I am struggling to understand how i am going to create the following in GraphX in Apache spark. I am given the following:
a hdfs file which has loads of data which comes in the form:
node: ConnectingNode1, ConnectingNode2..
For example:
123214: 521345, 235213, 657323
I need to somehow store this data in an EdgeRDD so that i can create my graph in GraphX, but i have no idea how i am going to go about this.
After you read your hdfs source and have your data in rdd
, you can try something like the following:
import org.apache.spark.rdd.RDD
import org.apache.spark.graphx.Edge
// Sample data
val rdd = sc.parallelize(Seq("1: 1, 2, 3", "2: 2, 3"))
val edges: RDD[Edge[Int]] = rdd.flatMap {
row =>
// split around ":"
val splitted = row.split(":").map(_.trim)

• **RAW DATA**
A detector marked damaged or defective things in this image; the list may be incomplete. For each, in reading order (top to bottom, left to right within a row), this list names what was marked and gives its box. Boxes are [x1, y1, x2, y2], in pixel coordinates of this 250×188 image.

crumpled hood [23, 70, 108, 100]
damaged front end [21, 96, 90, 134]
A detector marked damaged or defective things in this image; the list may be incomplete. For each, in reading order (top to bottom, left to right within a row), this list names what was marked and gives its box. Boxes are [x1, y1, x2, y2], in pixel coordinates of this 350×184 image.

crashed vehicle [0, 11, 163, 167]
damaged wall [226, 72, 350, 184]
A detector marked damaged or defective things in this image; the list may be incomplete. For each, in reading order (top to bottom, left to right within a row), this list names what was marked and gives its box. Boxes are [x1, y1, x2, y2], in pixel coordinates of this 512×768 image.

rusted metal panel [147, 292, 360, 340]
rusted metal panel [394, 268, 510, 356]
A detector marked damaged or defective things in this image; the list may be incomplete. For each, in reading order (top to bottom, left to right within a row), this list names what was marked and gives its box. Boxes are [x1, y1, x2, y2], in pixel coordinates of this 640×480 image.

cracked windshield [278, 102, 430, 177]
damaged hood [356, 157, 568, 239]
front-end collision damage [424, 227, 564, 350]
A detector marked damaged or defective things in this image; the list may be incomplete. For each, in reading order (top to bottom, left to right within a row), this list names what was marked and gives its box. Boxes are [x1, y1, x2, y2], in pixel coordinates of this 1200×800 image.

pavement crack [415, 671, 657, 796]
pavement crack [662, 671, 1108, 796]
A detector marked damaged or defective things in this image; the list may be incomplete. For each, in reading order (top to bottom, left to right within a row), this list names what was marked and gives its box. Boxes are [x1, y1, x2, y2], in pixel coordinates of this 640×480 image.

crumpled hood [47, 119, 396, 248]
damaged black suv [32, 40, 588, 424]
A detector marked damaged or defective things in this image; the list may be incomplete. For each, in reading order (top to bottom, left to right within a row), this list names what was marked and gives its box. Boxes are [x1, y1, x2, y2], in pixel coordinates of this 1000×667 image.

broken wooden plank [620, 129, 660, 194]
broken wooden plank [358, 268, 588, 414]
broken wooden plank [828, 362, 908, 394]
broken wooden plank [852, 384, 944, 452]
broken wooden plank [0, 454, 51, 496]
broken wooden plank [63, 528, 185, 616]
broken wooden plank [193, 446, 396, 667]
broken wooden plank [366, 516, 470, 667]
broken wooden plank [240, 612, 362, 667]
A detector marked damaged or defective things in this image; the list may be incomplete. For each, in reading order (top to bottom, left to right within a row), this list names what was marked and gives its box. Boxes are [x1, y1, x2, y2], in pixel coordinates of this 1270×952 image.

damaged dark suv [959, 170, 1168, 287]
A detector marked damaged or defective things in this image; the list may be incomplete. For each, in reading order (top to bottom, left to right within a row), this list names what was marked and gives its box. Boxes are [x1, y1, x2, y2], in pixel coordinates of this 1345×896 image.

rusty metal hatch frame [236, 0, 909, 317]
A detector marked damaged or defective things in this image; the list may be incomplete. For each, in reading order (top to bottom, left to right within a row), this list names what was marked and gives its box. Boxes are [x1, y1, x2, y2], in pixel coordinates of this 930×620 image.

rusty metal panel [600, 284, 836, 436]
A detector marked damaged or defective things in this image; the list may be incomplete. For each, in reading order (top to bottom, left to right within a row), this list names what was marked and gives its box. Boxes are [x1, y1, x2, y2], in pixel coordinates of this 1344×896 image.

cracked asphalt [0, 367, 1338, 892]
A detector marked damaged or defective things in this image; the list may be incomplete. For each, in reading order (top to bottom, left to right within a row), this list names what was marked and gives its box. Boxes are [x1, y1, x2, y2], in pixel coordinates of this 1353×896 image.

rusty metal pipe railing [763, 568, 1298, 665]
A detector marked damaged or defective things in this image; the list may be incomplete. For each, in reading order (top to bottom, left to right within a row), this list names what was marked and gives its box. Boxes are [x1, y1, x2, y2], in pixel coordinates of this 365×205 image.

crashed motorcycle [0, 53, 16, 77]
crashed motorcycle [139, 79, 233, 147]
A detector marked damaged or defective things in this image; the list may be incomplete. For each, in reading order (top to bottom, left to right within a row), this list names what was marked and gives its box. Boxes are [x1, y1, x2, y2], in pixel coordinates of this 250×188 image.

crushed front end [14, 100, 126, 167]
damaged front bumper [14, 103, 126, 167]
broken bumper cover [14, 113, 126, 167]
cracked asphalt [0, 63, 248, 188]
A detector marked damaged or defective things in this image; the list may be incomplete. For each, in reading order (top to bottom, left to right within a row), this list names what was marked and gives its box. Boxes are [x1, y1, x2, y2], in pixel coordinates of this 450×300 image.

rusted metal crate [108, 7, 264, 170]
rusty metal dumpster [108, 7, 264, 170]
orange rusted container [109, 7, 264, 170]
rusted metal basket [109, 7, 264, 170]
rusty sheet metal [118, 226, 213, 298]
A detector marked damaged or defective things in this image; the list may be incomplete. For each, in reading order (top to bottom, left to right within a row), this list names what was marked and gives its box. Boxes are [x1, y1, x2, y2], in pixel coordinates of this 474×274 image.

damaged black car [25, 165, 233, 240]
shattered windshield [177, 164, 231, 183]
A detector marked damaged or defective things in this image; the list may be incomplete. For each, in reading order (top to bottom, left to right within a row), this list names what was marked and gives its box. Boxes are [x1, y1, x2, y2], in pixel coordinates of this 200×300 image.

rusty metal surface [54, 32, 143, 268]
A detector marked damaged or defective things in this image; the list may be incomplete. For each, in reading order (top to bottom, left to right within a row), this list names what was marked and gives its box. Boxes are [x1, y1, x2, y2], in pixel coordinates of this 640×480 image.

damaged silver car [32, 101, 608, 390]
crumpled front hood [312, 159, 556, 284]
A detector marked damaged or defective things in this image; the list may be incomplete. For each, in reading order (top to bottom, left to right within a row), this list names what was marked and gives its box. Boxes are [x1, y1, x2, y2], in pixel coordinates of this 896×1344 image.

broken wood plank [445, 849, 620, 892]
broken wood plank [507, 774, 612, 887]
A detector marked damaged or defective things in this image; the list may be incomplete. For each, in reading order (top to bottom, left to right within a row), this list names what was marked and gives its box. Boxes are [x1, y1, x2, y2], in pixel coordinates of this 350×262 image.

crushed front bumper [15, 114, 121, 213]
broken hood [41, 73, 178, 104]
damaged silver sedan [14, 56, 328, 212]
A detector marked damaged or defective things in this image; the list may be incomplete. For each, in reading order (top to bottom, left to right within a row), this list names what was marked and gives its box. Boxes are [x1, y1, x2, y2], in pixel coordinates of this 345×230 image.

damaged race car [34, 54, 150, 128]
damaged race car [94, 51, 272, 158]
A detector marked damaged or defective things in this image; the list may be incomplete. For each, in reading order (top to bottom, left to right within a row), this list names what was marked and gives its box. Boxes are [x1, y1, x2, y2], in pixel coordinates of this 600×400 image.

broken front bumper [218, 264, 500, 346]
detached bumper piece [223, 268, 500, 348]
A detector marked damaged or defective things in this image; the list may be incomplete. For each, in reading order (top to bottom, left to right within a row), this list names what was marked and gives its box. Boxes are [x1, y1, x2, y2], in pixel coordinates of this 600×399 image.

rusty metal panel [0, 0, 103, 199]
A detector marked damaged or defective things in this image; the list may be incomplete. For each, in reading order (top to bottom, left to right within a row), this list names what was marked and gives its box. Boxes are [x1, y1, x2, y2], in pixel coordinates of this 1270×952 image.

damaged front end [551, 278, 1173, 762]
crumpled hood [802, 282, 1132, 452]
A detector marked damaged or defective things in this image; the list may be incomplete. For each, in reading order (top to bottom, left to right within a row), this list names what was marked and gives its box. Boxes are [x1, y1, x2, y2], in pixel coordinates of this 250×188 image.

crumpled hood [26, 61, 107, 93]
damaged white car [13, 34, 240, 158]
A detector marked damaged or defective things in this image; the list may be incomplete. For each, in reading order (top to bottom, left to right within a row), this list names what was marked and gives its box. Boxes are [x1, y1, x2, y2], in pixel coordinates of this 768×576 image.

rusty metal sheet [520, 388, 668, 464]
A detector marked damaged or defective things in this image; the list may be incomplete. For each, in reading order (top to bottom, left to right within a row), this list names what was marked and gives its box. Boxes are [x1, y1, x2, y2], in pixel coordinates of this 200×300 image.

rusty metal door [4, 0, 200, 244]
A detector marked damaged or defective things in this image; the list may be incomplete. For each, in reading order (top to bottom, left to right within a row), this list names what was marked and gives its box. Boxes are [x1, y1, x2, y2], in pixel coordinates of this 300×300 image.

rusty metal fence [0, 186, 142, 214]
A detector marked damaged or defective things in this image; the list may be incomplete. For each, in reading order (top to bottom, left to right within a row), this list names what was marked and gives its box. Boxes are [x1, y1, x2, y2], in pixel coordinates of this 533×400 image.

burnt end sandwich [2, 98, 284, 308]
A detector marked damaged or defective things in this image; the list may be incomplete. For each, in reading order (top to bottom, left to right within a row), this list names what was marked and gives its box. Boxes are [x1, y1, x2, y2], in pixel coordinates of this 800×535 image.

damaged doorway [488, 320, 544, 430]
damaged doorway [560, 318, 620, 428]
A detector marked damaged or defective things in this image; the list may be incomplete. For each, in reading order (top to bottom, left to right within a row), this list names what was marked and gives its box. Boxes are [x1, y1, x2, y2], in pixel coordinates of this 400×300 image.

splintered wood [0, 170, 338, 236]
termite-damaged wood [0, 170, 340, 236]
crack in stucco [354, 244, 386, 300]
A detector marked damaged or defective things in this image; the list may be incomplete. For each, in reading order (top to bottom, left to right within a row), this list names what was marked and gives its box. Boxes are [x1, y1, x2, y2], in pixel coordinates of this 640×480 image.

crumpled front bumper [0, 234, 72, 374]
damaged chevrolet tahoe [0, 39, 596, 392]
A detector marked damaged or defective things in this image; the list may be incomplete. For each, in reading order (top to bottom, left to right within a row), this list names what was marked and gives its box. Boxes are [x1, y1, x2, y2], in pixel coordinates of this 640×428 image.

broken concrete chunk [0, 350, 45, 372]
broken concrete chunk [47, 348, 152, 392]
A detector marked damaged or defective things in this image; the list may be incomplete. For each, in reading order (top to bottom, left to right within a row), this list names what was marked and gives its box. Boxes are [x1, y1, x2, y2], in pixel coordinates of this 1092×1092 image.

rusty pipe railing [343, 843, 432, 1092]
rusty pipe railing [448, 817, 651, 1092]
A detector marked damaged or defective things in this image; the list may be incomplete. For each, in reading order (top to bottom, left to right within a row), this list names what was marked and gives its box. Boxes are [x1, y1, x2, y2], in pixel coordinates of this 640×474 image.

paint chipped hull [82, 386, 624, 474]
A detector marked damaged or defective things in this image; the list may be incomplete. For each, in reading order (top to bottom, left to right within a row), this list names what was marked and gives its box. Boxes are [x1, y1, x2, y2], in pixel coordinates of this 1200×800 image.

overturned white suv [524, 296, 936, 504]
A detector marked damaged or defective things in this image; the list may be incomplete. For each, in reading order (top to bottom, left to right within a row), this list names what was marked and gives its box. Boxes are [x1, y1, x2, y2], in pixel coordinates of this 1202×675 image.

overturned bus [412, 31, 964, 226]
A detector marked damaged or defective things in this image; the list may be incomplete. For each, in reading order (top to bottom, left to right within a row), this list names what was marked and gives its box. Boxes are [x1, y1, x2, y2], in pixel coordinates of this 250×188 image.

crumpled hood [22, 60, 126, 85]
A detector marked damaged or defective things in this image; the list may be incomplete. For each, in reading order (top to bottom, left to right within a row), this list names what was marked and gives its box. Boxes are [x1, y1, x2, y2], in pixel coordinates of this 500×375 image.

• **REQUIRED ACTIONS**
a. Write out the stretch of the GraphX thread from "I am struggling" through "node: ConnectingNode1, ConnectingNode2..", swapping "hdfs" for "local".
b. Carry the GraphX thread on from the point where it stops.
The entries are separate material, unrelated to the GraphX thread.

• **TASK-BY-TASK RESULTS**
a.
I am struggling to understand how i am going to create the following in GraphX in Apache spark. I am given the following:
a local file which has loads of data which comes in the form:
node: ConnectingNode1, ConnectingNode2..

b.
// the value to the left of ":" is the source vertex:
val srcVertex = splitted(0).toLong
// for the values to the right of ":", we split around "," to get the other vertices
val otherVertices = splitted(1).split(",").map(_.trim)
// for each vertex to the right of ":", we create an Edge object connecting them to the srcVertex:
otherVertices.map(v => Edge(srcVertex, v.toLong, 1))
}
Edit
Additionally, if your vertices have a constant default weight, you can create your graph straight from the Edges, so you don't need to create a verticesRDD:
import org.apache.spark.graphx.Graph
val g = Graph.fromEdges(edges, defaultValue = 1)